Lists the files on a drive insanely fast (43 seconds for 1,800,000 files - 600 GB) by converting the $MFT to a pandas DataFrame
Project description
Lists the files on a drive insanely fast (43 seconds for 1,800,000 files - 600 GB) by converting the $MFT to a pandas DataFrame
pip install mft2df
Tested against Windows 10 / Python 3.10 / Anaconda
The list_files_from_drive function can be used by individuals or developers who need to retrieve a list of files from a specified drive. It can be particularly useful for tasks such as file system analysis, data exploration, or building file management utilities.
Advantages of list_files_from_drive:
- Retrieves file information from the specified drive and returns it as a structured pandas DataFrame, allowing for easy data manipulation and analysis.
- Supports parsing of the Master File Table (MFT) dump using external utilities (mft.exe https://github.com/makitos666/MFT_Fast_Transcoder -to copy the mft- and mft_dump.exe https://github.com/omerbenamram/mft -to parse the mft-) to extract file metadata.
- Uses subprocess calls to execute external commands in a hidden window, providing a seamless user experience.
- Parses the output of the MFT dump into a DataFrame using pandas, enabling efficient data handling and processing.
- Performs data type conversions and date parsing for specific columns, ensuring data consistency and usability.
- Filters out rows with missing FullPath values to ensure the integrity of the data.
- Prepends the drive letter to the FullPath column to create a complete file path.
- Cleans up the temporary MFT dump file after processing.
- Utilizes efficient memory management by explicitly deleting variables, garbage collection, and low-memory options in the pandas read_csv function.
Args:
drive (str): The drive letter to retrieve the files from.

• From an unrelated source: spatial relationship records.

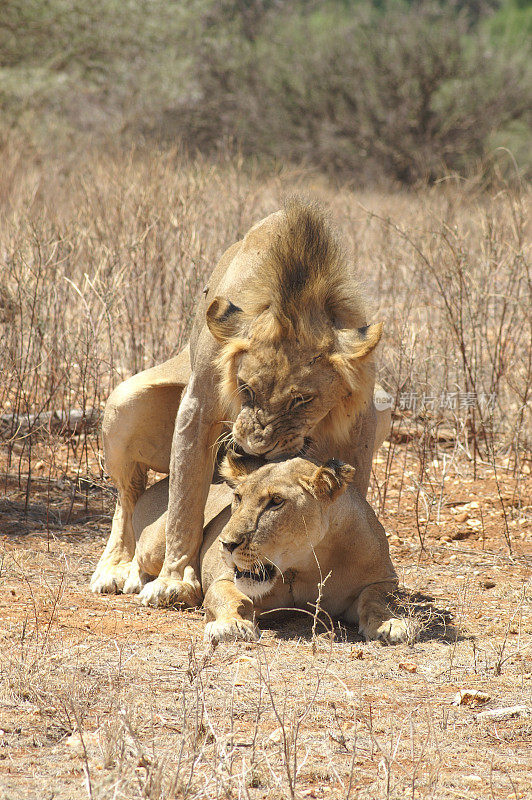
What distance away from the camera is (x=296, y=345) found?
4234 millimetres

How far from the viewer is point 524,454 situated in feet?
25.6

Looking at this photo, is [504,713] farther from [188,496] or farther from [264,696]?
[188,496]

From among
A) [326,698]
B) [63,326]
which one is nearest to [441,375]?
[63,326]

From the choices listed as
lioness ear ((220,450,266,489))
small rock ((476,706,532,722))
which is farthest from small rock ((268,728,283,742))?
lioness ear ((220,450,266,489))

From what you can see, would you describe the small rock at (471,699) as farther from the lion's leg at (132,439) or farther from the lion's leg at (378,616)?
the lion's leg at (132,439)

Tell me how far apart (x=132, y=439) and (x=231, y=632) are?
1.80 m

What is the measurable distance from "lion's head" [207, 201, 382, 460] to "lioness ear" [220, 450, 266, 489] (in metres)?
0.13

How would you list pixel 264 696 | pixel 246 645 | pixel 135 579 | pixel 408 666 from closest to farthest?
pixel 264 696 → pixel 408 666 → pixel 246 645 → pixel 135 579

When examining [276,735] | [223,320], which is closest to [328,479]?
[223,320]

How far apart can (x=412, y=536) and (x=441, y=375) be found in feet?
7.71

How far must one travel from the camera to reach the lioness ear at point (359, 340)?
13.9 ft

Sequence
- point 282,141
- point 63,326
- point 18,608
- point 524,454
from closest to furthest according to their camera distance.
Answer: point 18,608 < point 63,326 < point 524,454 < point 282,141

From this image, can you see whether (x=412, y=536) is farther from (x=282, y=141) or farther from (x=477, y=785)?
(x=282, y=141)

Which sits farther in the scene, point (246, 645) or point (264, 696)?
point (246, 645)
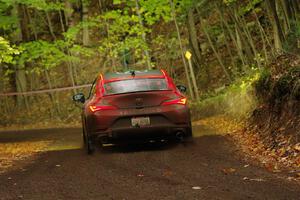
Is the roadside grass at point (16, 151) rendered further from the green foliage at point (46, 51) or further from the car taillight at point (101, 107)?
the green foliage at point (46, 51)

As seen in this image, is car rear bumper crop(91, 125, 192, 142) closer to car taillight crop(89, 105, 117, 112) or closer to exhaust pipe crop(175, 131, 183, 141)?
exhaust pipe crop(175, 131, 183, 141)

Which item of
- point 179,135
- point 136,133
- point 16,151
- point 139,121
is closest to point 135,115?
point 139,121

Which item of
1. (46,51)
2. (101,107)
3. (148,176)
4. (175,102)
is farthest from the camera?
(46,51)

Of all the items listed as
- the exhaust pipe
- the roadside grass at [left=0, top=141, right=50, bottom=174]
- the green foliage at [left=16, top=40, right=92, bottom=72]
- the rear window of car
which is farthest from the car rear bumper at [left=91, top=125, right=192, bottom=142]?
the green foliage at [left=16, top=40, right=92, bottom=72]

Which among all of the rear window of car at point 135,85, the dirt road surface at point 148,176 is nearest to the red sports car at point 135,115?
the rear window of car at point 135,85

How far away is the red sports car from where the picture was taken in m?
10.6

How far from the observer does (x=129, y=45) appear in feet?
76.1

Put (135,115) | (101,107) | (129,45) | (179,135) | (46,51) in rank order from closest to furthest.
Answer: (135,115) → (101,107) → (179,135) → (129,45) → (46,51)

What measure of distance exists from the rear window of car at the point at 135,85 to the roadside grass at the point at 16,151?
8.20 ft

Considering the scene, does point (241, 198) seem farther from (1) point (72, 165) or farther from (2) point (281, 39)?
(2) point (281, 39)

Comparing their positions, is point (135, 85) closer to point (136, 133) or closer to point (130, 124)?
point (130, 124)

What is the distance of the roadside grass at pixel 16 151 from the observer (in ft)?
37.3

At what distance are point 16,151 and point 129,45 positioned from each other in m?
10.4

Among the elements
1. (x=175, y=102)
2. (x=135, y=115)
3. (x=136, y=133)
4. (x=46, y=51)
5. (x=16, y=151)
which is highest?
(x=46, y=51)
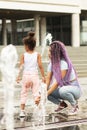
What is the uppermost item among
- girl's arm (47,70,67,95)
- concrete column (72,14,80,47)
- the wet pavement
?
concrete column (72,14,80,47)

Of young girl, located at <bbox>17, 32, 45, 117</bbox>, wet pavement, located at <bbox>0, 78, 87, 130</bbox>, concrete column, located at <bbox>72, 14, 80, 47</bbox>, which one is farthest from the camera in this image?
concrete column, located at <bbox>72, 14, 80, 47</bbox>

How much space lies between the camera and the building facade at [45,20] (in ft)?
107

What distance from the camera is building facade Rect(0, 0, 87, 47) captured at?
32628 mm

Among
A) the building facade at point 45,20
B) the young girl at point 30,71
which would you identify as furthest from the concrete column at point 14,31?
the young girl at point 30,71

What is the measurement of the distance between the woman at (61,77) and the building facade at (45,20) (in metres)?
23.7

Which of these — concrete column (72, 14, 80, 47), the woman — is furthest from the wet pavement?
concrete column (72, 14, 80, 47)

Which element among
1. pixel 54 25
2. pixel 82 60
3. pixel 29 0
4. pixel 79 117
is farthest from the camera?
pixel 54 25

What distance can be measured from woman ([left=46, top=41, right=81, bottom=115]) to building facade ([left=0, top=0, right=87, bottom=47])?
2367 cm

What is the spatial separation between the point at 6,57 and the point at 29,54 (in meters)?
1.39

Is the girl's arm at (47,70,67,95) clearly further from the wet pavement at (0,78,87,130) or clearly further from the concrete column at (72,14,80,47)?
the concrete column at (72,14,80,47)

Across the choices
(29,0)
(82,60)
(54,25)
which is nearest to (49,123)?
(82,60)

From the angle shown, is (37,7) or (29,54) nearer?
(29,54)

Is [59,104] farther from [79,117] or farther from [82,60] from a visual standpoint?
[82,60]

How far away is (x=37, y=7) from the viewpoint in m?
32.7
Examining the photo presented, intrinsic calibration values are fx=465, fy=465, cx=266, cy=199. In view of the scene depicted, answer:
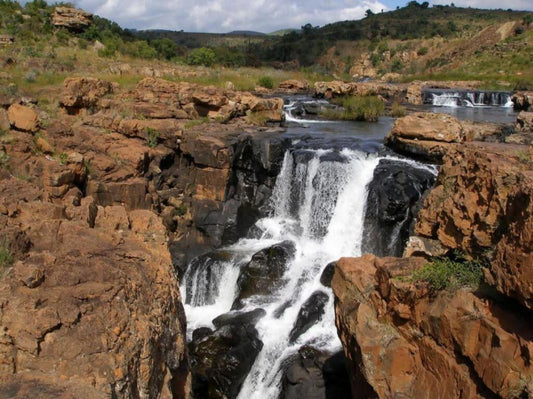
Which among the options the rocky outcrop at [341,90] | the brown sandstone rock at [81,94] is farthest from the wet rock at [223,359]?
the rocky outcrop at [341,90]

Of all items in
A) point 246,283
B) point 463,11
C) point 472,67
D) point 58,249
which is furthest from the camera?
point 463,11

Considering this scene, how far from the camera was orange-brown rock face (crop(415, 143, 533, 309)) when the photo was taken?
378cm

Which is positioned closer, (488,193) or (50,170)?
(488,193)

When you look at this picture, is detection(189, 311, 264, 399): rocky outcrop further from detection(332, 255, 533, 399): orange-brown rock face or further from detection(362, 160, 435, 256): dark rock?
detection(362, 160, 435, 256): dark rock

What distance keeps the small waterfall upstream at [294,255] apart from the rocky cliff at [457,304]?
2269 mm

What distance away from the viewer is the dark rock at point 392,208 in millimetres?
10445

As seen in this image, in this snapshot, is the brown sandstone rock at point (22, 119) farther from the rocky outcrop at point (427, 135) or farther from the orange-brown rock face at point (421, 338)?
the rocky outcrop at point (427, 135)

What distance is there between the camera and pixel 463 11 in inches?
3381

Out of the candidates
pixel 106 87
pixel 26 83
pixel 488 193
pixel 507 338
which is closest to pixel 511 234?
pixel 507 338

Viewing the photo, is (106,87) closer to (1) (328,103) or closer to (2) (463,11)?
(1) (328,103)

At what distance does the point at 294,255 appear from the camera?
10.6 meters

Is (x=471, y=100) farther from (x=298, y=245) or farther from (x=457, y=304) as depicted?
(x=457, y=304)

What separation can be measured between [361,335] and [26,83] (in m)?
13.9

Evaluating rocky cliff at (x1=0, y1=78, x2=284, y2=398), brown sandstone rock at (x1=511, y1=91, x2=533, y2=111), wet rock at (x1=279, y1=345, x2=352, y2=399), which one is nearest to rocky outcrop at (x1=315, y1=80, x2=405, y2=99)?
brown sandstone rock at (x1=511, y1=91, x2=533, y2=111)
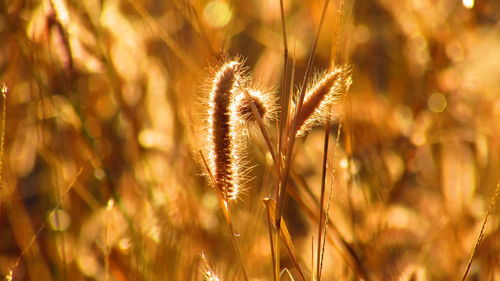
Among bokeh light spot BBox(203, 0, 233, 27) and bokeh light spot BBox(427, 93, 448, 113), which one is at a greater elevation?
bokeh light spot BBox(203, 0, 233, 27)

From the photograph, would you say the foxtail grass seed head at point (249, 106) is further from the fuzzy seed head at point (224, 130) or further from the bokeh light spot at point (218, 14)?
the bokeh light spot at point (218, 14)

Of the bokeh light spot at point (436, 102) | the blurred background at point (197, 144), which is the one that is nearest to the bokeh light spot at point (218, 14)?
the blurred background at point (197, 144)

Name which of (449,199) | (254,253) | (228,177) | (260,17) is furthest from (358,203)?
(228,177)

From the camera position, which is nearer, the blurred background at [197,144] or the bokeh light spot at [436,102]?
the blurred background at [197,144]

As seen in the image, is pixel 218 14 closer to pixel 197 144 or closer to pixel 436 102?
pixel 436 102

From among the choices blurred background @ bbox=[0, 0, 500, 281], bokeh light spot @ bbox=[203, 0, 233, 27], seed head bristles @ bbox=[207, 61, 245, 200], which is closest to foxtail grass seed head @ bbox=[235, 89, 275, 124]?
seed head bristles @ bbox=[207, 61, 245, 200]

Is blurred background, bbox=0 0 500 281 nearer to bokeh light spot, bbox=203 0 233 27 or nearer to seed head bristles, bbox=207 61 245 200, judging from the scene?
bokeh light spot, bbox=203 0 233 27

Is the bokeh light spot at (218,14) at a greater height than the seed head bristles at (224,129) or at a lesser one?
greater

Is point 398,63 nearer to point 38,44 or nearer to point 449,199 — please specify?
point 449,199
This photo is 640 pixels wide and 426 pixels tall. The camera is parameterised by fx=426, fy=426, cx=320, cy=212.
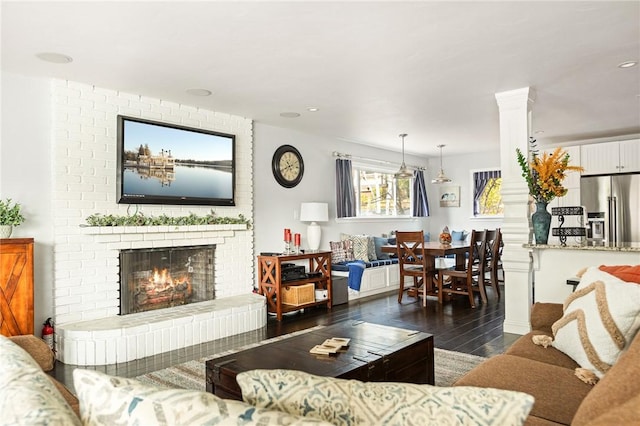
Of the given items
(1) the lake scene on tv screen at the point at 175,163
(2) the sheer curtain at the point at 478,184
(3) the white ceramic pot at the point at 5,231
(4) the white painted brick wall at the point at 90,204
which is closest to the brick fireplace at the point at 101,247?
(4) the white painted brick wall at the point at 90,204

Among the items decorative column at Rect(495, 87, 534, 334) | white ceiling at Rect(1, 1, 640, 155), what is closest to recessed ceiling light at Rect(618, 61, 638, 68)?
white ceiling at Rect(1, 1, 640, 155)

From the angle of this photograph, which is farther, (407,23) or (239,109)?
(239,109)

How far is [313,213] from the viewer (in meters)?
6.07

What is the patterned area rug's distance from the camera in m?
3.08

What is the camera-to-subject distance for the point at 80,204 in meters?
4.00

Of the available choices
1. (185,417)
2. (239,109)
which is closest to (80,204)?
(239,109)

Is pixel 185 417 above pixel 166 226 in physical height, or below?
below

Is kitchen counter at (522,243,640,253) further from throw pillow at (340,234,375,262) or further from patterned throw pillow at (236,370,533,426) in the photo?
patterned throw pillow at (236,370,533,426)

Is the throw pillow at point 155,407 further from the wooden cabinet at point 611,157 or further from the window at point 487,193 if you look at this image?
the window at point 487,193

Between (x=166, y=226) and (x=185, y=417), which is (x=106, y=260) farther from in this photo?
(x=185, y=417)

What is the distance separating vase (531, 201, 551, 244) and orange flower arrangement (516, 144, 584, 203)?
0.22ft

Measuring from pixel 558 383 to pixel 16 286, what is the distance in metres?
3.69

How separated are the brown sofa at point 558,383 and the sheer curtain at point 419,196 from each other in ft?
20.9

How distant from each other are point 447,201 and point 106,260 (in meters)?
7.13
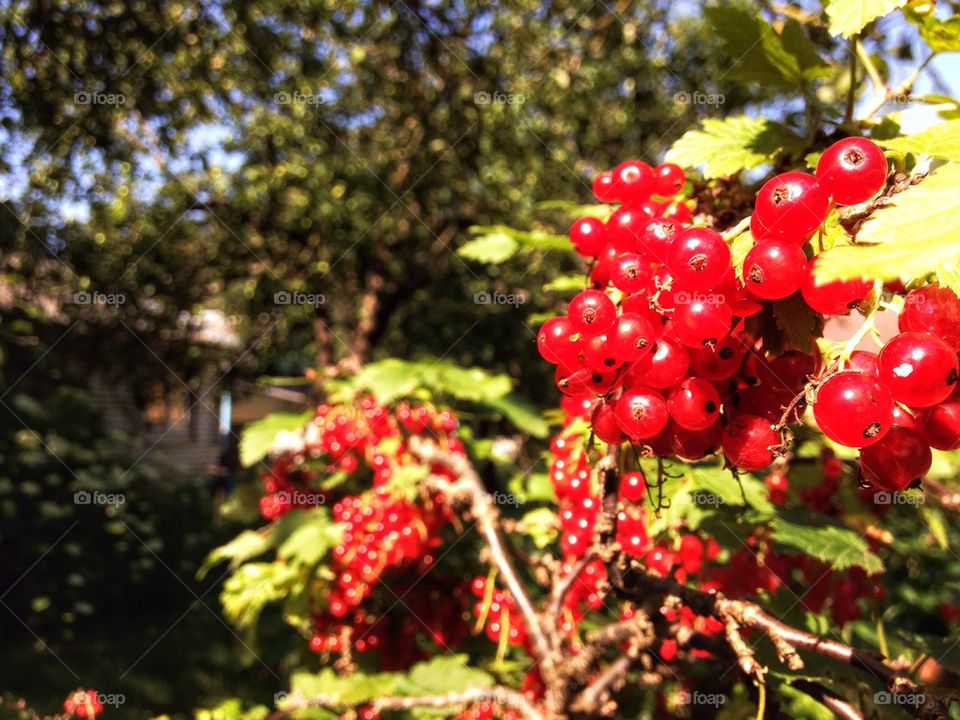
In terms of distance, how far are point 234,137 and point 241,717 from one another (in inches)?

Default is "c".
convert_dates (bool): Whether to use pd.to_datetime to convert "FileNameLastModified", "FileNameLastAccess",
"FileNameCreated","StandardInfoLastModified","StandardInfoLastAccess","StandardInfoCreated"
(Parsing takes about 2x longer, and the resulting DataFrame is about 30% bigger)
Returns:
pd.DataFrame: A DataFrame containing the list of files retrieved from the drive.
Raises:
None
# Important: you need admin rights!!!!
from mft2df import list_files_from_drive
from time import perf_counter
start = perf_counter()
df=list_files_from_drive(drive= "c")
print(f'Time needed: {perf_counter() - start} for {len(df)} files')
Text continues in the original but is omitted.